What you need to do: Only the lines from the line holding "Starting from furthest" through the final line of the entries below are to be returned, exactly as they stand.

Start Input material

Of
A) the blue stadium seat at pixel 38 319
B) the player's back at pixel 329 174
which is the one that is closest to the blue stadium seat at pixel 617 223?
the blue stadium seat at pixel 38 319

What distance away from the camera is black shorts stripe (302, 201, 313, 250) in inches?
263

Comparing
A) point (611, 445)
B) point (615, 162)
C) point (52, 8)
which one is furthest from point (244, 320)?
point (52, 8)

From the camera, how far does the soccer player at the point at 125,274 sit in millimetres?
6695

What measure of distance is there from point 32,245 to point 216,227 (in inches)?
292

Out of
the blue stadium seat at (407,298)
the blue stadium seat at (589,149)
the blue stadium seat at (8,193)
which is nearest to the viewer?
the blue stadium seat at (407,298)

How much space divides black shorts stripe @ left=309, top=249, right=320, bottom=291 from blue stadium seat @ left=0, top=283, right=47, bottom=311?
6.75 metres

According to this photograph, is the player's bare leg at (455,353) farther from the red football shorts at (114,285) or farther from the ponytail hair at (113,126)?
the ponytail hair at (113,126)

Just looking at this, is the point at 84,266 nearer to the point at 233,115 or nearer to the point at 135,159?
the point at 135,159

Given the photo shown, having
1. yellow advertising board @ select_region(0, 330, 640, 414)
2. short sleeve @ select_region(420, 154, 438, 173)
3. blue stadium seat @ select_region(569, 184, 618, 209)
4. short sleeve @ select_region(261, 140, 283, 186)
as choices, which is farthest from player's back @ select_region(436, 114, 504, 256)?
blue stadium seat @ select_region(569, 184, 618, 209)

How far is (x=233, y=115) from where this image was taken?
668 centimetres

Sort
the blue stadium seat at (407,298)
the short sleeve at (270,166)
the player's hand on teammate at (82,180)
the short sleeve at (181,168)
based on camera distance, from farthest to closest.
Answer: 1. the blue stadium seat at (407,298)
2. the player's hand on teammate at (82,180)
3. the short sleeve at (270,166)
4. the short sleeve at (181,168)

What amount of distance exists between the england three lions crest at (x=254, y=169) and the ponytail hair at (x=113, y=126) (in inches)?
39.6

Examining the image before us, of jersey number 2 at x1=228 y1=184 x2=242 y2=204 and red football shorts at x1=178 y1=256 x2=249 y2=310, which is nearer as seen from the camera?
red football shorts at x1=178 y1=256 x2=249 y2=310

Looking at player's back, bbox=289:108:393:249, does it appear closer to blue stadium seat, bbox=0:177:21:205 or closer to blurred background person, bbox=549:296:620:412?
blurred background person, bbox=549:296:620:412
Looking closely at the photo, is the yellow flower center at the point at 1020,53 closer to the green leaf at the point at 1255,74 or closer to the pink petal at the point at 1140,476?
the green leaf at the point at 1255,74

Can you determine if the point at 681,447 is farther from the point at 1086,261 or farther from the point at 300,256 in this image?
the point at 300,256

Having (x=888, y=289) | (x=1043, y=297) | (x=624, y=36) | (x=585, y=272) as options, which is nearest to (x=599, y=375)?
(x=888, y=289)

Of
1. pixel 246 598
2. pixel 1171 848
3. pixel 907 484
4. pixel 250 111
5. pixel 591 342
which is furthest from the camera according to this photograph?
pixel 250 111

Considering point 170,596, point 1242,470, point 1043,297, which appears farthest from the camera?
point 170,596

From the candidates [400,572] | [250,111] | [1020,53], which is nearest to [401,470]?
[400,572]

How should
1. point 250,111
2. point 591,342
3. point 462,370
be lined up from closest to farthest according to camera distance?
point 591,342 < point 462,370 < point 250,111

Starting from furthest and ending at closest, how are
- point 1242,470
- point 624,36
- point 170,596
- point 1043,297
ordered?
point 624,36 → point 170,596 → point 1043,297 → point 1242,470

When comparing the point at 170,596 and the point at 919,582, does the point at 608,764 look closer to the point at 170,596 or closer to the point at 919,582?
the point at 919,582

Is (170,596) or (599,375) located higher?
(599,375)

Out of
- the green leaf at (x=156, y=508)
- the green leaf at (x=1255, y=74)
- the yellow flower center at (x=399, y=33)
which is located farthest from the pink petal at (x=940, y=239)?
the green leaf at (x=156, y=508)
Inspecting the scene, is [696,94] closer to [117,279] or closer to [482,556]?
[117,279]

End Input material

Correct output:
Starting from furthest and ending at closest, how are
- point 1242,470
- point 624,36
- point 170,596
- point 1043,297
ordered?
point 624,36 → point 170,596 → point 1043,297 → point 1242,470

When comparing the point at 170,596 and the point at 919,582, does the point at 608,764 look closer to the point at 170,596 or closer to the point at 919,582?
the point at 919,582

Is (170,596) or (599,375) located higher?
(599,375)

Out of
- the green leaf at (x=156, y=508)
- the green leaf at (x=1255, y=74)
- the yellow flower center at (x=399, y=33)
which is located farthest from the pink petal at (x=940, y=239)?
the green leaf at (x=156, y=508)
Inspecting the scene, is [696,94] closer to [117,279] or closer to [482,556]?
[117,279]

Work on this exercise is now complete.